Prime-boost protein subunit vaccines against SARS2 CoV-2 are highly immunogenic in mice and macaques

In this preprint, the authors present their data comparing the efficacy and immunogenicity of both homologous and heterologous prime-boost vaccination of mice and macaques with either a viral spike (S) or a RBD subunit vaccine.  S vaccines elicited superior immunogenicity in mice and comparable responses to RBD vaccination in macaques.   Study highlights the potential of using recombinant spike protein as a vaccine candidate and highlights key differences in vaccine responses between mice and macaques. 

Research Highlights  

1. In mice, serum antibody titres, and GC B Cell and TFH cell responses are markedly improved with a single immunization of S rather than RBD 

2. Homologous (RBD-RBD or S-S) or heterologous (RBD-S or S-RBD) prime boost vaccination of mice, elicited poor immunogenic responses if S was not included in the vaccination strategy.  

3. Homologous (RBD-RBD or S-S) and heterologous (S-RBD) vaccination of macaques, elicited comparable immunogenic responses with all vaccine strategies utilized. 

4. A comparison of serum and neutralizing Ab titres revealed that responses to vaccination in mice far exceed those observed in convalescent Covid patients*see limitation below. 

Impact for COVID-19 research:  

• Provides evidence that the immunological response to vaccination can be improved by including the spike protein alongside the RBD. 
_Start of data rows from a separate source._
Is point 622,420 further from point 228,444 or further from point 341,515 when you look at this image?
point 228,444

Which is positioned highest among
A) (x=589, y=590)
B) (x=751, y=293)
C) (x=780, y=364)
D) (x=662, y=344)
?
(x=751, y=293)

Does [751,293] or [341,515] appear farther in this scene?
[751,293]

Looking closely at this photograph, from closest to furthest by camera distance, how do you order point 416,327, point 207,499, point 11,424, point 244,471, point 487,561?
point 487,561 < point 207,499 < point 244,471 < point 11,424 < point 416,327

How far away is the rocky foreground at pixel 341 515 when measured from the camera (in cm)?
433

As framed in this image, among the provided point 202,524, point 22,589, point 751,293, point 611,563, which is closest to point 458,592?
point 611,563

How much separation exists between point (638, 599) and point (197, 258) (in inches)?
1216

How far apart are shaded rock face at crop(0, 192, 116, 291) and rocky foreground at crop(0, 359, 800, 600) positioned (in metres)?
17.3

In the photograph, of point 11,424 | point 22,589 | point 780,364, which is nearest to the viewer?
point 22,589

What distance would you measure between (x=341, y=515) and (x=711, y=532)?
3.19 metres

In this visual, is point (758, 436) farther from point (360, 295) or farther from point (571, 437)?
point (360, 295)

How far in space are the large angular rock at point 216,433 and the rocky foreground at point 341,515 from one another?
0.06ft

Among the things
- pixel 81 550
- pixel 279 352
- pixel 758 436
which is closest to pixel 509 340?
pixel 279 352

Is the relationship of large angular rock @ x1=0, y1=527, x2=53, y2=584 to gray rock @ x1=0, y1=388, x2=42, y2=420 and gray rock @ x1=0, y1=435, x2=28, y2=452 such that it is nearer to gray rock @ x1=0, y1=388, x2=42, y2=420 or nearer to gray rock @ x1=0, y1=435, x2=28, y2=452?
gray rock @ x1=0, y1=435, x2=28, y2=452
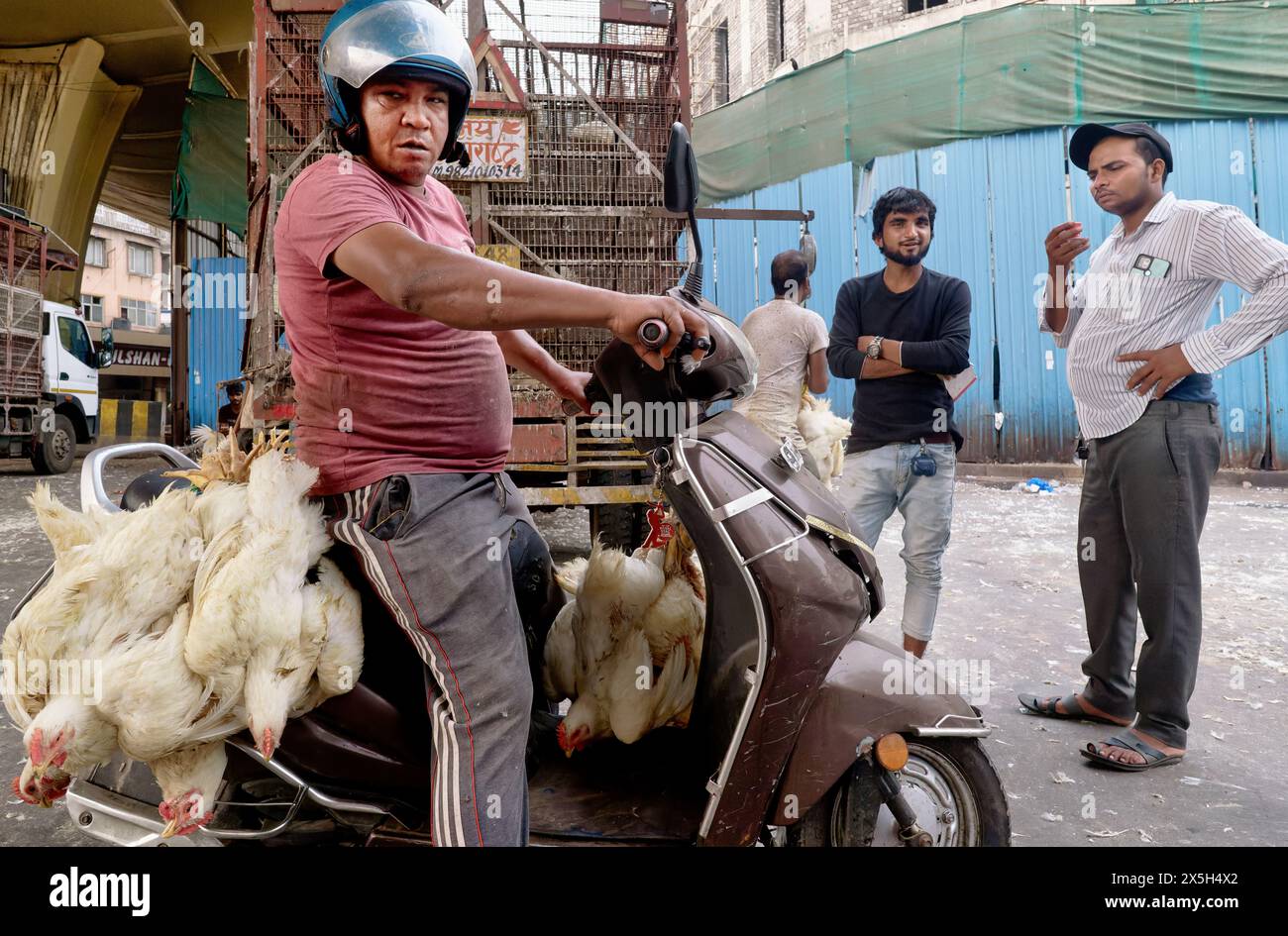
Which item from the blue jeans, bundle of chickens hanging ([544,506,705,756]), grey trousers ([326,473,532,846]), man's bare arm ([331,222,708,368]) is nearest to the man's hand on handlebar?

• Demonstrates the differences in the immunological response between mouse and non-human primates to the same vaccine-strategy, with particular reference to the differing VH gene usage and how this impacts on the generation of B cell responses post vaccination.  

Methodologies: 

• Study Type: In vivo (mouse and NHP). 

• Important cell lines/viral models used: Vaccine study 

• Key Techniques: Flow cytometric analysis of S and RBD-specific B cells and TFH cells, BCR sequencing, ACE2-RBD inhibition ELISA.  

Limitations: 

• As with all macaques studies the numbers are small, however, it is difficult to draw firm conclusions with a N of 2.  Furthermore, the presentation of data in Figure 3 is particularly difficult to interpret for some of the panels. 

• There are differences between the vaccine approaches used in the mice and macaques and this is not discussed by the authors.  A vaccination dose-response, at least in mice should have been considered.  

• In the macaque model, the RBD-S prime-boost vaccine has not been studied and the authors provide no explanation as to why. 

• The patients recruited for the convalescent and B Cell studies, are mainly mild infections, but do include some severe individuals, would have been useful to highlight the severe patients in Figure 4.